[Task instructions]:
Filter the listing below down to the lines with the word "speed" and copy those.

━━━━

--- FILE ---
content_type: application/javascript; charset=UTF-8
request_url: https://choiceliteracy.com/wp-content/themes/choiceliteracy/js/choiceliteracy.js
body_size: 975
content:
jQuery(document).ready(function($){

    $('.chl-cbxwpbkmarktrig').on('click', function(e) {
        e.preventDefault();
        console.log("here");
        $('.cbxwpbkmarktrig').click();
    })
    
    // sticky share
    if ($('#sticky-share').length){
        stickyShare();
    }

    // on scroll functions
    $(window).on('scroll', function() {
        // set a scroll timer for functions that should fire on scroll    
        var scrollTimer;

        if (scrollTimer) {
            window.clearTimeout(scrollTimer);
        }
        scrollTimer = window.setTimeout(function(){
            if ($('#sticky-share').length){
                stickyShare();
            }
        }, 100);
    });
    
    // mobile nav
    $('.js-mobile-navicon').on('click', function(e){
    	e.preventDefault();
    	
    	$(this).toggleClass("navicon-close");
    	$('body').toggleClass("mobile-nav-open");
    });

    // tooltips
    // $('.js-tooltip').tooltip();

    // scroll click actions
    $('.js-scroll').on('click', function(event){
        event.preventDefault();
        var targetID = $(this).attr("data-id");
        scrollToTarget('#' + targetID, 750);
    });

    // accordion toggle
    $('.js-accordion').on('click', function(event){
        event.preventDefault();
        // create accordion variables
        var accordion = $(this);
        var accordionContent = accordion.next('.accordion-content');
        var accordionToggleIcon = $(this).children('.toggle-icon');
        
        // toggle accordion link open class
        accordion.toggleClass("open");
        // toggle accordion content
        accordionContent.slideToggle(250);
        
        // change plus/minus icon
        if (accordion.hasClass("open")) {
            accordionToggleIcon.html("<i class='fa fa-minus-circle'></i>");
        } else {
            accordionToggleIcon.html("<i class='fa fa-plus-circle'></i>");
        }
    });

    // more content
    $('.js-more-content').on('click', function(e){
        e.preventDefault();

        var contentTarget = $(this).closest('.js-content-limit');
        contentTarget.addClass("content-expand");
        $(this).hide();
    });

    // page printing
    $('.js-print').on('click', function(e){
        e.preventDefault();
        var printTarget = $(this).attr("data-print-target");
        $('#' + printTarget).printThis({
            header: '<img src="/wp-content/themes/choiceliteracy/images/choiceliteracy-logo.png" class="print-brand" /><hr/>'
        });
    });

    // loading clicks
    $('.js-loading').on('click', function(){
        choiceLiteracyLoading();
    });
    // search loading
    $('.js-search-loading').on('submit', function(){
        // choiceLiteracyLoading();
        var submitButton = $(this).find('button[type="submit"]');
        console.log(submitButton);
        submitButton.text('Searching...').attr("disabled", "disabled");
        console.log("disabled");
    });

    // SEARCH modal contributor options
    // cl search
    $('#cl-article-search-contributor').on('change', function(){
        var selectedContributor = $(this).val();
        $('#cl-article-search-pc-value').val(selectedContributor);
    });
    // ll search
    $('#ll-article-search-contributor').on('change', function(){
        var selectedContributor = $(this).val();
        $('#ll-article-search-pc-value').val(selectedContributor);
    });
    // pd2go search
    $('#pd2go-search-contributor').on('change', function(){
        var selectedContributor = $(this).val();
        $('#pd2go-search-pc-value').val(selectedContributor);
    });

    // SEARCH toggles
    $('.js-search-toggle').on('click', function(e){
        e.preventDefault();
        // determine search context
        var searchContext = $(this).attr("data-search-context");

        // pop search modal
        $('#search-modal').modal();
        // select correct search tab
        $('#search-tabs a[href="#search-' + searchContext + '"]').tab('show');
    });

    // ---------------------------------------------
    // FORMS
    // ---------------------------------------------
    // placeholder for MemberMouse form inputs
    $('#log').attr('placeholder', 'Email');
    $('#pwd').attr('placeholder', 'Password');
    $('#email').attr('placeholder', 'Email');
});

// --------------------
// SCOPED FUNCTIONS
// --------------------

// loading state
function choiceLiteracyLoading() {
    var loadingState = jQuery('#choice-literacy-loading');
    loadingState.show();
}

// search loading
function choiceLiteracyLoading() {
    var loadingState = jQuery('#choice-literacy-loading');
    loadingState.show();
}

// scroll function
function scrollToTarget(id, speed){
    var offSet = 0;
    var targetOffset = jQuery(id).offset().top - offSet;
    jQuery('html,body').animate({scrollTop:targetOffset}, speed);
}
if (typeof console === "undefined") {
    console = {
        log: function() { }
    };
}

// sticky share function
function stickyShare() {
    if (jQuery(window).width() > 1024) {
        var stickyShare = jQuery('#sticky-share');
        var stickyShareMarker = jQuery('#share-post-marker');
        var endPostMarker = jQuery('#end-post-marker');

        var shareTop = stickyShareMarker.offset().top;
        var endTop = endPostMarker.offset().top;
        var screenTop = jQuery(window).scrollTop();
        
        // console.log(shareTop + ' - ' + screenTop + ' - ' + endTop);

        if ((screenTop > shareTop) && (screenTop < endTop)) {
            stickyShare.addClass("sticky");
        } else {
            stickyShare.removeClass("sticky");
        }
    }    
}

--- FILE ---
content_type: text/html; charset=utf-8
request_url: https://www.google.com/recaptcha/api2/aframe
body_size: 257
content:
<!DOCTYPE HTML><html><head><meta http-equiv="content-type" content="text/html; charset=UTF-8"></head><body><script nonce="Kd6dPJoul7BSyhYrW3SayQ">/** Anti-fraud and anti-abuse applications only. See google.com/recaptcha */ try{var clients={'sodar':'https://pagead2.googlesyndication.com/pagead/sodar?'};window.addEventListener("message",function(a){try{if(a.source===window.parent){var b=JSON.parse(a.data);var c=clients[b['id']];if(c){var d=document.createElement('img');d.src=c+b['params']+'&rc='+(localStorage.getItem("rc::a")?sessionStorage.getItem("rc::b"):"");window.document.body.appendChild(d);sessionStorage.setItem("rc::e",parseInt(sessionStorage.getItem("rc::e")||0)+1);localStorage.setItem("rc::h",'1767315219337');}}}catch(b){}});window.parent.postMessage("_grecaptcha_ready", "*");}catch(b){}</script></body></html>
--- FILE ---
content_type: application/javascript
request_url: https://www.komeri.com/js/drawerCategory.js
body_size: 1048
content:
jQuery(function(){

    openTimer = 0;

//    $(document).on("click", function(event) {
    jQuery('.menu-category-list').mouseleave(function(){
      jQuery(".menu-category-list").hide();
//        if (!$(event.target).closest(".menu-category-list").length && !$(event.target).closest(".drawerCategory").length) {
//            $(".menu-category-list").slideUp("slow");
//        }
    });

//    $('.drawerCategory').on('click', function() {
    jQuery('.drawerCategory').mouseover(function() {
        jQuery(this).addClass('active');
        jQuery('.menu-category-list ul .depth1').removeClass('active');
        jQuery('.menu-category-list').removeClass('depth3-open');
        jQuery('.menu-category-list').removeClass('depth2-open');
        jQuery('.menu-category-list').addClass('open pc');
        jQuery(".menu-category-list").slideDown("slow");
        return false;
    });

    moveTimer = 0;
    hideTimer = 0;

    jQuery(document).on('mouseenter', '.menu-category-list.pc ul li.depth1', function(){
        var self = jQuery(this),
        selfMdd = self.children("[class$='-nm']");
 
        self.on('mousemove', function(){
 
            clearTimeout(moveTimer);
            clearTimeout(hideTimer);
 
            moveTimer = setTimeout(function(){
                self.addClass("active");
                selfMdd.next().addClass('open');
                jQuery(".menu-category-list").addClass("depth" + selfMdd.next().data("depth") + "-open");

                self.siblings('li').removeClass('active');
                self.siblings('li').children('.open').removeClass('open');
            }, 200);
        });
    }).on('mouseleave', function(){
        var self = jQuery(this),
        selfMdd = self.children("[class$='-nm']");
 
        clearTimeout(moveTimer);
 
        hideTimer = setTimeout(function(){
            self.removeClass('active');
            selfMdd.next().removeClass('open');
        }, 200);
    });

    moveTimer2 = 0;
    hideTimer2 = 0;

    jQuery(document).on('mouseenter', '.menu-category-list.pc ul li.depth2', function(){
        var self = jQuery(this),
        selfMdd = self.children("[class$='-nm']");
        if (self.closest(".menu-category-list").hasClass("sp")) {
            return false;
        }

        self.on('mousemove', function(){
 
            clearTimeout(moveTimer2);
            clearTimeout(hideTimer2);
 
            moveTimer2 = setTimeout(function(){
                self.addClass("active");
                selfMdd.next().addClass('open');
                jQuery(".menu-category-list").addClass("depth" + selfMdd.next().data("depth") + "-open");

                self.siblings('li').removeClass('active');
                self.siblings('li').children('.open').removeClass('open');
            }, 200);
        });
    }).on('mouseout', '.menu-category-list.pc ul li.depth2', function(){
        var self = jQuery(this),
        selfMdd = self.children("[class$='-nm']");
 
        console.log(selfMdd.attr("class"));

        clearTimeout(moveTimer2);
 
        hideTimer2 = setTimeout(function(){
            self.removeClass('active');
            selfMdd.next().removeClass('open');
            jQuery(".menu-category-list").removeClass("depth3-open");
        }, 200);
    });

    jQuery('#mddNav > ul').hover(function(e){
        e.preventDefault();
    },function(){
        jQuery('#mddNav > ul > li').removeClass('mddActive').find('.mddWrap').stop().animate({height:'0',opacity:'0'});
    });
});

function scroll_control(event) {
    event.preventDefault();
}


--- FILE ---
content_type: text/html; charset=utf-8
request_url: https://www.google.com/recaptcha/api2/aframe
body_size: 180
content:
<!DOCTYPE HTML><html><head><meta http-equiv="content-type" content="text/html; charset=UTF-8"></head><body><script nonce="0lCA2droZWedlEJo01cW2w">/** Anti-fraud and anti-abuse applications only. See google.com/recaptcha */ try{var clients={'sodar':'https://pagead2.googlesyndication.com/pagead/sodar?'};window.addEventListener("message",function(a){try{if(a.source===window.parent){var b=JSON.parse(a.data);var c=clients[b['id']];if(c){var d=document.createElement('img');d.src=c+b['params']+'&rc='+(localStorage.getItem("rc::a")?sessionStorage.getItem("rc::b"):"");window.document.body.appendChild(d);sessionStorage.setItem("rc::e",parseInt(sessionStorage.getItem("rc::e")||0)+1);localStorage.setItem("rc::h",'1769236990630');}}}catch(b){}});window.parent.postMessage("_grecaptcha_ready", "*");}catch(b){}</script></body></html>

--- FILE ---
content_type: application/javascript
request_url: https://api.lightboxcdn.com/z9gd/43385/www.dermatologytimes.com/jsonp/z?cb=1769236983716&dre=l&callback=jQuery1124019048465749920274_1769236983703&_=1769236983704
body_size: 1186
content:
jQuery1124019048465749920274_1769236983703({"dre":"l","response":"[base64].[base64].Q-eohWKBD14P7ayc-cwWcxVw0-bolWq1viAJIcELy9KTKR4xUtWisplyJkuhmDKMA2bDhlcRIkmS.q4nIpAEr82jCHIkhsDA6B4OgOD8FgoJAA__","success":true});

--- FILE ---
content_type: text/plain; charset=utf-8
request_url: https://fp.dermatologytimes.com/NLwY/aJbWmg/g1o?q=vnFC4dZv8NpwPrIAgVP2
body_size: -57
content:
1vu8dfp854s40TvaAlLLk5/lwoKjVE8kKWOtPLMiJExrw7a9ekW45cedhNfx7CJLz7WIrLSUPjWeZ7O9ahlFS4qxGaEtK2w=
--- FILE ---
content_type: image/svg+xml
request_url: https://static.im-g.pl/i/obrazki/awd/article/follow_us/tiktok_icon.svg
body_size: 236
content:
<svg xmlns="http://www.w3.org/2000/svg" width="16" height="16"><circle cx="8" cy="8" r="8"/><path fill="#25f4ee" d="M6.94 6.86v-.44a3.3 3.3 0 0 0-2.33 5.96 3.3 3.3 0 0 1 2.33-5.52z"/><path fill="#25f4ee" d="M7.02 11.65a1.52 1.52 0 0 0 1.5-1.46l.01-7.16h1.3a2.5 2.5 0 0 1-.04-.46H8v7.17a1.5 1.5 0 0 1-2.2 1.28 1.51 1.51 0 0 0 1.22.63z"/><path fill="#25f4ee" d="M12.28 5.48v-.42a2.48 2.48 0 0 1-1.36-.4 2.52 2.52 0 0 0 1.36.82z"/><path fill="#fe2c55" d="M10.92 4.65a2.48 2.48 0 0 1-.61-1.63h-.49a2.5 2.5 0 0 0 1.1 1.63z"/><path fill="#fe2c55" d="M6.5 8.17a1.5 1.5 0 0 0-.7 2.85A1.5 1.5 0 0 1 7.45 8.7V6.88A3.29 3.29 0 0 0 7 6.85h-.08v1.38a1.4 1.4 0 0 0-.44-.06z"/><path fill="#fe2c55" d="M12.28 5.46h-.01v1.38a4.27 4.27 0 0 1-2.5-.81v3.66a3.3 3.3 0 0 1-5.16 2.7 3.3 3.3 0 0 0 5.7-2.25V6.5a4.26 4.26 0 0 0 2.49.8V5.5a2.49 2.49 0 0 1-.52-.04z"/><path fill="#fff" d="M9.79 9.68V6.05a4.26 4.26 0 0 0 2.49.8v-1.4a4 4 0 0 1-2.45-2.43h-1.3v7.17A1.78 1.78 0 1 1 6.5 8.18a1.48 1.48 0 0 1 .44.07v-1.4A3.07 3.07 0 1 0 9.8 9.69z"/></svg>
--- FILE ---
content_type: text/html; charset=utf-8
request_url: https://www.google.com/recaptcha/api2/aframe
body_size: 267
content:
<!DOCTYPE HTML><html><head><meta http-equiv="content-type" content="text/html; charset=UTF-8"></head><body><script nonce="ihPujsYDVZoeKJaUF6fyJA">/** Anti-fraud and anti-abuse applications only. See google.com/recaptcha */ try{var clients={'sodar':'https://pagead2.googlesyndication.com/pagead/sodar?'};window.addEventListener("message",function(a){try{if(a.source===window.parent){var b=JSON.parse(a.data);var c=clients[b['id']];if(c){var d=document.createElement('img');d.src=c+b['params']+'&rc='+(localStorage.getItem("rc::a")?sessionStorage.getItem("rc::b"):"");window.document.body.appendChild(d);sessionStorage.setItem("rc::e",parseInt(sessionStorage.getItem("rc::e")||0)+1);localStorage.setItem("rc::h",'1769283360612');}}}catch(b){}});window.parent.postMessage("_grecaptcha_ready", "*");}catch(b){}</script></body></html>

━━━━

[Output]:
function scrollToTarget(id, speed){
    jQuery('html,body').animate({scrollTop:targetOffset}, speed);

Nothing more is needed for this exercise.